#### [YOUR OBJECTIVE]
Write out each line of the listing as it stands, without the images.

[Records of scene-based questions]
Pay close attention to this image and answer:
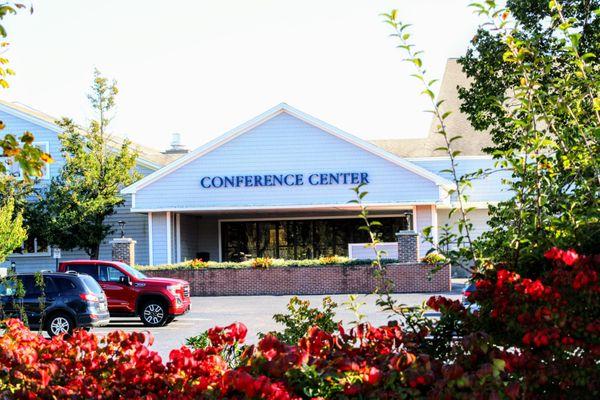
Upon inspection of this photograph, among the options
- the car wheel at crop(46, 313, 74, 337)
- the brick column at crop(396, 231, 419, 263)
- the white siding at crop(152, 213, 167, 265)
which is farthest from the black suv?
the white siding at crop(152, 213, 167, 265)

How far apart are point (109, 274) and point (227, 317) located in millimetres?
3738

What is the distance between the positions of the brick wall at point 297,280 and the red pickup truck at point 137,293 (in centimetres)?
991

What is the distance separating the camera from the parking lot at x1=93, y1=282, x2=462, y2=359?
748 inches

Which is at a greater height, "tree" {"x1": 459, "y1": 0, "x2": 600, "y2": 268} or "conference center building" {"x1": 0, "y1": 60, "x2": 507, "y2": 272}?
"conference center building" {"x1": 0, "y1": 60, "x2": 507, "y2": 272}

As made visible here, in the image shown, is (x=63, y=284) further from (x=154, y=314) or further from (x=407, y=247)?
(x=407, y=247)

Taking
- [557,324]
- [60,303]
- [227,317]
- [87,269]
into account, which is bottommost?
[227,317]

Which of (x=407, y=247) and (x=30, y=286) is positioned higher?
(x=407, y=247)

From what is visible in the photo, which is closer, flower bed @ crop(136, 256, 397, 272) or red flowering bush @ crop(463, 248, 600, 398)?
red flowering bush @ crop(463, 248, 600, 398)

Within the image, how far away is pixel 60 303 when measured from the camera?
18438 mm

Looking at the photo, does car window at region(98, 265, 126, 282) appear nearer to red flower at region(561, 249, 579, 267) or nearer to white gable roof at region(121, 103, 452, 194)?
white gable roof at region(121, 103, 452, 194)

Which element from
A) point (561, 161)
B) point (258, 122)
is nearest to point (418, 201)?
point (258, 122)

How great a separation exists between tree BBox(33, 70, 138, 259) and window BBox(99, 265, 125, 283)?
1387 cm

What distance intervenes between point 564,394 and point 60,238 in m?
33.6

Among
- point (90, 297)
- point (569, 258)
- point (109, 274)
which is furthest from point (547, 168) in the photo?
point (109, 274)
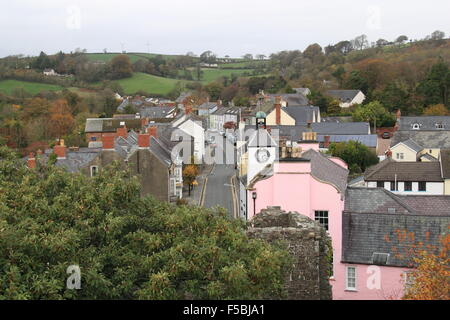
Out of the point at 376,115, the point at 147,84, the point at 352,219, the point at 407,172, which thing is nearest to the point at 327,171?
the point at 352,219

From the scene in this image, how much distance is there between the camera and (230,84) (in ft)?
415

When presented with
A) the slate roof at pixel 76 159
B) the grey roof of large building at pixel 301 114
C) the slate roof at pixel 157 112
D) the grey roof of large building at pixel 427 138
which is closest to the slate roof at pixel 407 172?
the grey roof of large building at pixel 427 138

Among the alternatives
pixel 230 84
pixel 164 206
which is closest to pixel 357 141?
pixel 164 206

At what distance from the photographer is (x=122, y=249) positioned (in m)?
11.6

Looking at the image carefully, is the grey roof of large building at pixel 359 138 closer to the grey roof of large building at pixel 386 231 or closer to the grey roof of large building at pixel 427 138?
the grey roof of large building at pixel 427 138

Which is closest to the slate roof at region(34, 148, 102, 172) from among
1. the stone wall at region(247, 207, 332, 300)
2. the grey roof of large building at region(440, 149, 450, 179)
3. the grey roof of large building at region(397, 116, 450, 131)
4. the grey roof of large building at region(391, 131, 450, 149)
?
the stone wall at region(247, 207, 332, 300)

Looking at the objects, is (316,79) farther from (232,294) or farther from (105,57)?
(232,294)

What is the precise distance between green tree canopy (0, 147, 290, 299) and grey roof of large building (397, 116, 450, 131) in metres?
53.5

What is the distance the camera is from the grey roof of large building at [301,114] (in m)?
67.1

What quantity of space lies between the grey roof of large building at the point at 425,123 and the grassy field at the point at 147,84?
75.6 meters

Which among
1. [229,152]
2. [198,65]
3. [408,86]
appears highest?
[198,65]

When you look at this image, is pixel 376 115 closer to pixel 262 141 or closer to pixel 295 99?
pixel 295 99
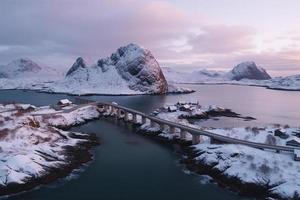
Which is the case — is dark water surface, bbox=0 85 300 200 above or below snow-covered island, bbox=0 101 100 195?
below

#### [FINAL RESULT]
Pay close attention to this image and answer:
Upon inspection of this photograph, among the options
- the car wheel at crop(46, 313, 74, 337)
- the brick column at crop(396, 231, 419, 263)
- the white siding at crop(152, 213, 167, 265)
which is farthest from the black suv?
the white siding at crop(152, 213, 167, 265)

How far apart are point (109, 274) and point (227, 317) located in millimetres?
3738

What is the distance between the positions of the brick wall at point 297,280 and the red pickup truck at point 137,293 (in centimetres)?
991

What is the distance separating the camera from the parking lot at x1=93, y1=282, x2=462, y2=359?
748 inches

Which is at a greater height, "tree" {"x1": 459, "y1": 0, "x2": 600, "y2": 268} or "conference center building" {"x1": 0, "y1": 60, "x2": 507, "y2": 272}?
"conference center building" {"x1": 0, "y1": 60, "x2": 507, "y2": 272}

As made visible here, in the image shown, is (x=63, y=284) further from (x=154, y=314) or further from (x=407, y=247)?
(x=407, y=247)

Taking
- [557,324]
- [60,303]
- [227,317]
- [87,269]
into account, which is bottommost?
[227,317]

Which of (x=407, y=247) and (x=30, y=286) is positioned higher?
(x=407, y=247)

From what is visible in the photo, which is closer, flower bed @ crop(136, 256, 397, 272) or red flowering bush @ crop(463, 248, 600, 398)?
red flowering bush @ crop(463, 248, 600, 398)

Within the image, how far away is pixel 60 303 when measured from the camera?
18438 mm

Looking at the photo, does car window at region(98, 265, 126, 282) appear nearer to red flower at region(561, 249, 579, 267) or nearer to white gable roof at region(121, 103, 452, 194)?
white gable roof at region(121, 103, 452, 194)

Which element from
A) point (561, 161)
B) point (258, 122)
is nearest to point (418, 201)?
point (258, 122)

How great a separation exists between tree BBox(33, 70, 138, 259) and window BBox(99, 265, 125, 283)?
1387 cm

What distance intervenes between point 564,394 and point 60,238 in m?
33.6

Among
- point (90, 297)
- point (569, 258)
- point (109, 274)
which is furthest from point (547, 168) in the photo?
point (109, 274)
Out of the point at 376,115, the point at 147,84, the point at 352,219, the point at 407,172, which thing is nearest to the point at 327,171?
the point at 352,219

From the scene in this image, how much distance is there between the camera and (230,84) (in ft)?
415

When presented with
A) the slate roof at pixel 76 159
B) the grey roof of large building at pixel 301 114
C) the slate roof at pixel 157 112
D) the grey roof of large building at pixel 427 138
which is closest to the slate roof at pixel 407 172?
the grey roof of large building at pixel 427 138

Among the alternatives
pixel 230 84
pixel 164 206
which is closest to pixel 357 141?
pixel 164 206

At what distance from the photographer is (x=122, y=249) positioned (in m)?
11.6

Looking at the image carefully, is the grey roof of large building at pixel 359 138 closer to the grey roof of large building at pixel 386 231 or closer to the grey roof of large building at pixel 427 138?
the grey roof of large building at pixel 427 138

Which is closest to the slate roof at region(34, 148, 102, 172) from among
1. the stone wall at region(247, 207, 332, 300)
2. the grey roof of large building at region(440, 149, 450, 179)
3. the grey roof of large building at region(397, 116, 450, 131)
4. the grey roof of large building at region(391, 131, 450, 149)
?
the stone wall at region(247, 207, 332, 300)

Looking at the objects, is (316,79) farther from (232,294) or farther from (105,57)?
(232,294)

What is the precise distance between green tree canopy (0, 147, 290, 299) and grey roof of large building (397, 116, 450, 131) in metres?
53.5

What is the distance the camera is from the grey roof of large building at [301,114] (in m)?
67.1

What quantity of space lies between the grey roof of large building at the point at 425,123 and the grassy field at the point at 147,84?
75.6 meters

Which among
1. [229,152]
2. [198,65]
3. [408,86]
appears highest?
[198,65]

When you look at this image, is pixel 376 115 closer to pixel 262 141 or closer to pixel 295 99?
pixel 295 99
Which is the case — is dark water surface, bbox=0 85 300 200 above or below snow-covered island, bbox=0 101 100 195?
below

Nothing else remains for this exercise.